AIM:
Return the following text on selected symbols consistent with C in full, reproducing every line, comment, and symbol without change.

SELECTION:
BEGIN
Selected symbols consistent with C

package stdc.meta // Made up

import stdc.lang._

cttype AnyInteger

@implicit op _(int) : AnyInteger
@implicit op _(`unsigned int`) : AnyInteger
//...

// Function pointer type. Note that it's variadic.
type FunctionRef[ReturnType, ParameterTypes...]

// An example of using non-type ctparams.
// cttype defines a type that does not exist in the runtime environment
// but can be converted into another type that does. In this example, a
// "Refable" is what standard C calls an "lvalue". An lvalue expression
// differs from a typical value expression in that it refers indirectly
// to a memory location, which can be retrieved using the unary &
// operator, then used as its original form with the unary *. If the
// lvalue is not marked constant, the value can be assigned to.
// The unary & yields a Ref[T,C,V], which corresponds, in C, to T *
// (with const and volatile set by C and V, respectively). C
// distinguishes const and volatile expressions on addresses (pointers).
END
PROVIDED MATERIAL:
BEGIN
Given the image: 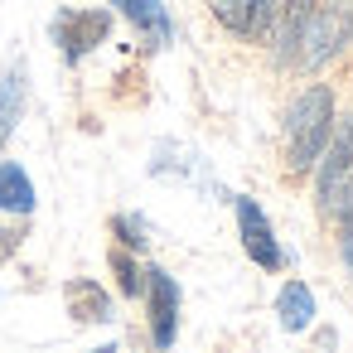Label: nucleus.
END
REPLY TO THE EXERCISE:
Selected symbols consistent with C

package stdc.meta // Made up

import stdc.lang._

cttype AnyInteger

@implicit op _(int) : AnyInteger
@implicit op _(`unsigned int`) : AnyInteger
//...

// Function pointer type. Note that it's variadic.
type FunctionRef[ReturnType, ParameterTypes...]

// An example of using non-type ctparams.
// cttype defines a type that does not exist in the runtime environment
// but can be converted into another type that does. In this example, a
// "Refable" is what standard C calls an "lvalue". An lvalue expression
// differs from a typical value expression in that it refers indirectly
// to a memory location, which can be retrieved using the unary &
// operator, then used as its original form with the unary *. If the
// lvalue is not marked constant, the value can be assigned to.
// The unary & yields a Ref[T,C,V], which corresponds, in C, to T *
// (with const and volatile set by C and V, respectively). C
// distinguishes const and volatile expressions on addresses (pointers).